[Source extract]
━━━━━━━━━━━━━━━━━━━━━━━━━━━━━━

Epilogue: Will Francis Resign, Too?
An Incomplete Revolution
I have described how Francis, upon his election, found the Curia in disarray, characterized by inertia, scandals, thefts, wrongdoing, and opaque interests. An unreliable Curia had led Benedict XVI to resign and alienated many of the Church’s faithful. To change that dynamic Francis had invested the best minds in the Vatican and spent millions of euros on consultants, hiring lay professionals from outside the walls and inviting them to comb through the accounts of the Holy See. This was an unusual gesture of trust but also a necessary path. Only in this way could the Pope defeat the old power centers that had taken root during the Cold War and grown in the shadows for decades. Only in this way could he restore full credibility and a future to a Church suffering from a chronic crisis in vocations, followers, and offerings.
Of all the reforms contemplated during the first year of his pontificate, very few managed to get off the ground. This unfortunately meant one thing: Bergoglio’s plan to drive out the merchants from the temple was still unfulfilled some three years after his election. The only project that did become concrete was the communications hub, through the establishment of the new Secretariat for Communications. All the other projects and changes announced remained in the drawer or were only partially realized. This situation was a source of discontent all around. More and more cardinals were criticizing the Holy Father, some quite openly, like the Slovenian Franc Rodé, the former Archbishop of Ljubljana.
“Without a shadow of a doubt”—Rodé stated to the Slovenian national press agency—“the Pope is a communications genius. He communicates quite well with the crowds, the media and the faithful.” He then added, “A great advantage is that he seems likeable. On the other hand, his opinions, on capitalism and social justice, are too far to the left. You can see how the Pope is marked by the environment from which he comes. In South America there are great social differences and lively debates on this situation take place every day. They are people who talk a lot but solve very few problems.”

━━━━━━━━━━━━━━━━━━━━━━━━━━━━━━

(Rows of spatial question data)

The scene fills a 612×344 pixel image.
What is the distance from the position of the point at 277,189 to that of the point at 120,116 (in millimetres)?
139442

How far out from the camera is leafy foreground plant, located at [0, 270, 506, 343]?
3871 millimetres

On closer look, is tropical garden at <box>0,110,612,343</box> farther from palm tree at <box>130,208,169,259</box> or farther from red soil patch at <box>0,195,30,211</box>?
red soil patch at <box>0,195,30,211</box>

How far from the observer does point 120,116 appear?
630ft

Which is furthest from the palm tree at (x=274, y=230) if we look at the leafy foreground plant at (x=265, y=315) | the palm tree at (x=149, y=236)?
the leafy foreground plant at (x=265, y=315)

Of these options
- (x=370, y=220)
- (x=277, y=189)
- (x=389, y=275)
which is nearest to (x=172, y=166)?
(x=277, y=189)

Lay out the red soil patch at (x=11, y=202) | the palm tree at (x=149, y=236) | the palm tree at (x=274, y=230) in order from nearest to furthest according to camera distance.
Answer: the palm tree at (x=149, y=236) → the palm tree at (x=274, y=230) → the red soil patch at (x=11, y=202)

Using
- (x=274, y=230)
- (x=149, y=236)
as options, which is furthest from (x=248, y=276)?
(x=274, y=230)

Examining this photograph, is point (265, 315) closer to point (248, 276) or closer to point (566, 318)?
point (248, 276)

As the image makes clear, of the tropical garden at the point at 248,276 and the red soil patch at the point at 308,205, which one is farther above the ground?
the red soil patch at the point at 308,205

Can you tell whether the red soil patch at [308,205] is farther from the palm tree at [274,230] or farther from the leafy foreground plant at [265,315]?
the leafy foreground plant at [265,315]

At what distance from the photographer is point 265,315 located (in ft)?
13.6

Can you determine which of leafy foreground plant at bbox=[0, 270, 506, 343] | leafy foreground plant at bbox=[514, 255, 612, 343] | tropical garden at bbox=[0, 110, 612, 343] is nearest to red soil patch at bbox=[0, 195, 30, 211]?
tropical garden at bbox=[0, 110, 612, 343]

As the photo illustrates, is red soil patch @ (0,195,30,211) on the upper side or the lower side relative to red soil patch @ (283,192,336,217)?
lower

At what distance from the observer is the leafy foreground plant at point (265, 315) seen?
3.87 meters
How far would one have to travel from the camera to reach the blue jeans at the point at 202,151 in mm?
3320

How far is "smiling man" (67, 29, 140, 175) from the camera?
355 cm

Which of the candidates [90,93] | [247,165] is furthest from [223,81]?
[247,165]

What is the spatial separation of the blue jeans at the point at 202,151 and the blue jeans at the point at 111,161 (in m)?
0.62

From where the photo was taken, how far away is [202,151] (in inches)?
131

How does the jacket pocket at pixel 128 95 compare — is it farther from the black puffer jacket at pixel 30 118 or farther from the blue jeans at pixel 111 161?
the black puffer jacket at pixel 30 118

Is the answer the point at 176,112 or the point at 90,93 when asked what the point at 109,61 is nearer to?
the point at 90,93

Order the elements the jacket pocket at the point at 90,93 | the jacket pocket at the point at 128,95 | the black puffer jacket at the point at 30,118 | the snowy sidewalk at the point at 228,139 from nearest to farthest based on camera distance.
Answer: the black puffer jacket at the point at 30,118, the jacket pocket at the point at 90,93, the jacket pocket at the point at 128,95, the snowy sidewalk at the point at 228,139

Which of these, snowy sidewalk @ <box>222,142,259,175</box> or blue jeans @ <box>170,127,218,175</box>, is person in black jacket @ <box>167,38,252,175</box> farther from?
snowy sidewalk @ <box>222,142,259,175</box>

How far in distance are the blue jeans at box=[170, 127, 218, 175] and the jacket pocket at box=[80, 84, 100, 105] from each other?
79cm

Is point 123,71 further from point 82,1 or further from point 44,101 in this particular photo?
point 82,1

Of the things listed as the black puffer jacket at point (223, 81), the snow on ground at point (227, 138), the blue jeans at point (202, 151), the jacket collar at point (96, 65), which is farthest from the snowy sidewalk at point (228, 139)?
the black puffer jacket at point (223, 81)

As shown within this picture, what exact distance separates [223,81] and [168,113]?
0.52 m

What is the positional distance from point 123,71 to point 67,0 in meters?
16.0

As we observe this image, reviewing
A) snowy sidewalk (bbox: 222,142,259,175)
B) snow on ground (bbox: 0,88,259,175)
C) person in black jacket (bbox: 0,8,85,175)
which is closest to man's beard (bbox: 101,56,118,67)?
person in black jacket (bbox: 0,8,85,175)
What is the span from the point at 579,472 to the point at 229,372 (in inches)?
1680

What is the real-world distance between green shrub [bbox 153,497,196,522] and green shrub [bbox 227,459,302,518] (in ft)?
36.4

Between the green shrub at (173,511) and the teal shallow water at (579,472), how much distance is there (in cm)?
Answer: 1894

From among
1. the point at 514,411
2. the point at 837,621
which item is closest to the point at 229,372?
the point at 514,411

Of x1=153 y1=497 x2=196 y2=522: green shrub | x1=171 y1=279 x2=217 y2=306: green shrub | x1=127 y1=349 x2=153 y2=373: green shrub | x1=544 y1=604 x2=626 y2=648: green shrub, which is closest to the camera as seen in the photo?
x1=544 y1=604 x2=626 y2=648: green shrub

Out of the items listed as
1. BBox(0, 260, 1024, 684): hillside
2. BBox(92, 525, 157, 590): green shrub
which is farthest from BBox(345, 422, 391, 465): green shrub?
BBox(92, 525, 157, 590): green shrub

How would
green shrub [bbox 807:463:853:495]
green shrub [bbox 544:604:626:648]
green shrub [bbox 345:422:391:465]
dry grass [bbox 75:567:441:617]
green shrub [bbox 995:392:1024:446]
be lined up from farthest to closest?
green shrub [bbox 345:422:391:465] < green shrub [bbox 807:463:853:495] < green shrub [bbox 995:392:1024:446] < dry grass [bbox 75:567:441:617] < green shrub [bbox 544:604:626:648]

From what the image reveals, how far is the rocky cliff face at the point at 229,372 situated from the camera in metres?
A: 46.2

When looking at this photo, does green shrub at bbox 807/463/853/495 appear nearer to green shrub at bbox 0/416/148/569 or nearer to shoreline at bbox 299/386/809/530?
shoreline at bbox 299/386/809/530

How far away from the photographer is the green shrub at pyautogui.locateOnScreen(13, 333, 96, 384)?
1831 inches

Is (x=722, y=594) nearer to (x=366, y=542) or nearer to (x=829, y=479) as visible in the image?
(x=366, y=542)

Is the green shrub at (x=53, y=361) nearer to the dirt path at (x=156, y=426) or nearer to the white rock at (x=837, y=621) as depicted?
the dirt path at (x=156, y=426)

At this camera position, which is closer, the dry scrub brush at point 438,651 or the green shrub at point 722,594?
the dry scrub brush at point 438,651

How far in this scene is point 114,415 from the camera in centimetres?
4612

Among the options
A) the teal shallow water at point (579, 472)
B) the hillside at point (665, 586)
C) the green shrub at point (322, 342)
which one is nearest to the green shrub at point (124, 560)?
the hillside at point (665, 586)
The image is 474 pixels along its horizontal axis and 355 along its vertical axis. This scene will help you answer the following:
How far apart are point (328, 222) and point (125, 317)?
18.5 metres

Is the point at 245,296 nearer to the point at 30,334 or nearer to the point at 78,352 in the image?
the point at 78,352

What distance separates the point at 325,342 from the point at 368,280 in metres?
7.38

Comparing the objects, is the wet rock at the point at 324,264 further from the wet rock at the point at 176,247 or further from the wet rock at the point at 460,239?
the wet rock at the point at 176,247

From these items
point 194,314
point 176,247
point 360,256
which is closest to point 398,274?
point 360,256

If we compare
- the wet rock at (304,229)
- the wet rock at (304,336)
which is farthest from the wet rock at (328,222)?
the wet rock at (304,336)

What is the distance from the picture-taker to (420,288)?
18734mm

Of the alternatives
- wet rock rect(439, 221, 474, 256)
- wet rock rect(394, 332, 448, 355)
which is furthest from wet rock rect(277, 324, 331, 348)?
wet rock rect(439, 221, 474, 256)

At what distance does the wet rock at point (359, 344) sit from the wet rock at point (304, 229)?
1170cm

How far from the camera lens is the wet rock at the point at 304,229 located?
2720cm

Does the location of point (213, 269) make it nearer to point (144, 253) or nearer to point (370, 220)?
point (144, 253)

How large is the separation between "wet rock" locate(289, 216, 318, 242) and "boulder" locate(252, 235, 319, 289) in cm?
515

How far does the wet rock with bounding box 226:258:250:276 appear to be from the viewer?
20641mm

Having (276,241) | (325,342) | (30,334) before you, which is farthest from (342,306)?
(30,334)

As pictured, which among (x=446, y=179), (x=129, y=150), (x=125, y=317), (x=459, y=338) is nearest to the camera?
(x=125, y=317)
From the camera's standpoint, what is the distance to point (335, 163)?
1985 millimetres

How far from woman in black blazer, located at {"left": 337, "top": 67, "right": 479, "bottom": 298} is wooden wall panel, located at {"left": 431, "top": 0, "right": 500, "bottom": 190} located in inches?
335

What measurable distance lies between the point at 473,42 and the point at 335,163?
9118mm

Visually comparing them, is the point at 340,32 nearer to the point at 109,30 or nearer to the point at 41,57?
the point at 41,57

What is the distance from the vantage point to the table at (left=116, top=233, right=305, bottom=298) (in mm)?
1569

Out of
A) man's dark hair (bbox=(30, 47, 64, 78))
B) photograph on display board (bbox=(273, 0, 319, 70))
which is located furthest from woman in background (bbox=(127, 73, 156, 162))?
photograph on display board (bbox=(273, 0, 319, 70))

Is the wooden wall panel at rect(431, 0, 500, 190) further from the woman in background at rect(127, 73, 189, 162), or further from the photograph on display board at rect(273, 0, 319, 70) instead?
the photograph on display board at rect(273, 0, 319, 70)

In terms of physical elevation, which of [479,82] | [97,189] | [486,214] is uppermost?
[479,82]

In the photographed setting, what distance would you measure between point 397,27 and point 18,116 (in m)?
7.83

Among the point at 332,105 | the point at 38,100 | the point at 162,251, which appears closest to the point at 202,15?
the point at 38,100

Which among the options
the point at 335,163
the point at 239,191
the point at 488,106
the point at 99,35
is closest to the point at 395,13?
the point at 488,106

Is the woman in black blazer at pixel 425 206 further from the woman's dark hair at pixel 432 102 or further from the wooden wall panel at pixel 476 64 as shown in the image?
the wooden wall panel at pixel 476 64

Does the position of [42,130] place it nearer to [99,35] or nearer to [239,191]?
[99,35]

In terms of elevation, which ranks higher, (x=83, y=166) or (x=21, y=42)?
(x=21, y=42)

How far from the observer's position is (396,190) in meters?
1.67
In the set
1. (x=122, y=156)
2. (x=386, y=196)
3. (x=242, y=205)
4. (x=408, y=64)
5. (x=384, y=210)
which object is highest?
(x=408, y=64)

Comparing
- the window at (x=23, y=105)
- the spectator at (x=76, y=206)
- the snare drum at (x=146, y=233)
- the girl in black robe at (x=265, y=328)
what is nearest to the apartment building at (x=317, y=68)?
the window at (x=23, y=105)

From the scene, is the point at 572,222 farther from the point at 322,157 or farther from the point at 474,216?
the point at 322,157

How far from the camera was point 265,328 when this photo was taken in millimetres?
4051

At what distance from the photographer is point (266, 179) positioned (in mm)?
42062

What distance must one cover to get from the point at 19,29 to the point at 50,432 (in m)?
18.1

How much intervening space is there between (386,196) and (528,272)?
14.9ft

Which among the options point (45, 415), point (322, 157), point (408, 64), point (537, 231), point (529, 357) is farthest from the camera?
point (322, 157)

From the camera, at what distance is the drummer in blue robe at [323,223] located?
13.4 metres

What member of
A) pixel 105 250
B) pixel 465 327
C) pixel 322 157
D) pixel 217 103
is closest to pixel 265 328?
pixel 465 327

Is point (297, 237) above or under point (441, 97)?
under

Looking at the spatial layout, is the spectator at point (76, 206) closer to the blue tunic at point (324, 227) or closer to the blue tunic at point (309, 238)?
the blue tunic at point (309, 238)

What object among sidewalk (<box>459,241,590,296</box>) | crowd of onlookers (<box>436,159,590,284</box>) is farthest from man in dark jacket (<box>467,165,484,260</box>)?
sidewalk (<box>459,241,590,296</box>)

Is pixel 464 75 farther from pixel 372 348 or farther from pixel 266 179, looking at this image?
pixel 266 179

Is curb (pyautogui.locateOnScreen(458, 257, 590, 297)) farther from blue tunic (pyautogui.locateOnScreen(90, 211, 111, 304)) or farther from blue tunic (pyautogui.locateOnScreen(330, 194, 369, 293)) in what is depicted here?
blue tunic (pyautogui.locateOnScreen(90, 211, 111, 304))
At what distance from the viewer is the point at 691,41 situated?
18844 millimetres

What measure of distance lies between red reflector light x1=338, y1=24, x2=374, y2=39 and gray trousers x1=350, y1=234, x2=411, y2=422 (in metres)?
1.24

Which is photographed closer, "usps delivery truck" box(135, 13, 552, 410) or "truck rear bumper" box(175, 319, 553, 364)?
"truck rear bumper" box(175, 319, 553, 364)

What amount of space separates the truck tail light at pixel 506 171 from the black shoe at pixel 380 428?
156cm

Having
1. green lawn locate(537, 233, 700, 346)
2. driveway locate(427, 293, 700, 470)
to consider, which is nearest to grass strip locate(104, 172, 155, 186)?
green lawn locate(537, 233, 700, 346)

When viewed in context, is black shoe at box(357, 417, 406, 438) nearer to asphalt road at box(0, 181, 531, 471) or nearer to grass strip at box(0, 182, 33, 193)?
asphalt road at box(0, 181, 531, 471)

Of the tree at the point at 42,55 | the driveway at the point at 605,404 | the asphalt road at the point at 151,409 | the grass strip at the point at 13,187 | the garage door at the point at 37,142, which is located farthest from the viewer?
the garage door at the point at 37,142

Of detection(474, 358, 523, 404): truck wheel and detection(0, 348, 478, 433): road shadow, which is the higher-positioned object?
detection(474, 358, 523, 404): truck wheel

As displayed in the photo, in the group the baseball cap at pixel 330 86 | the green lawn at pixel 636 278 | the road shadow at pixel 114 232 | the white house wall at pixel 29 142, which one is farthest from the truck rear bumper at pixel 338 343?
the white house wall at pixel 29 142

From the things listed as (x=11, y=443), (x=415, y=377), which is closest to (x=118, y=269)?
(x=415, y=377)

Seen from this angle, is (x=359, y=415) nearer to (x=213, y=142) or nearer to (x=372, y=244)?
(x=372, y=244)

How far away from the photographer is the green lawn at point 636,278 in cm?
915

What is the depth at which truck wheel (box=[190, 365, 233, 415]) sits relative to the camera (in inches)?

━━━━━━━━━━━━━━━━━━━━━━━━━━━━━━

[Tasks for this exercise]
A. Repeat the passage on Francis and the Curia word for word, starting at "Of all the reforms" and ending at "Archbishop of Ljubljana.".
B. Reproduce the lines of the records verbatim, starting at the line that contains "How large is" and ending at the line that contains "1985 millimetres".

[Answers to the exercises]
A.
Of all the reforms contemplated during the first year of his pontificate, very few managed to get off the ground. This unfortunately meant one thing: Bergoglio’s plan to drive out the merchants from the temple was still unfulfilled some three years after his election. The only project that did become concrete was the communications hub, through the establishment of the new Secretariat for Communications. All the other projects and changes announced remained in the drawer or were only partially realized. This situation was a source of discontent all around. More and more cardinals were criticizing the Holy Father, some quite openly, like the Slovenian Franc Rodé, the former Archbishop of Ljubljana.

B.
How large is the separation between "wet rock" locate(289, 216, 318, 242) and "boulder" locate(252, 235, 319, 289) in cm?
515

How far does the wet rock with bounding box 226:258:250:276 appear to be from the viewer?
20641mm

Having (276,241) | (325,342) | (30,334) before you, which is farthest from (342,306)?
(30,334)

As pictured, which among (x=446, y=179), (x=129, y=150), (x=125, y=317), (x=459, y=338) is nearest to the camera?
(x=125, y=317)
From the camera's standpoint, what is the distance to point (335, 163)?
1985 millimetres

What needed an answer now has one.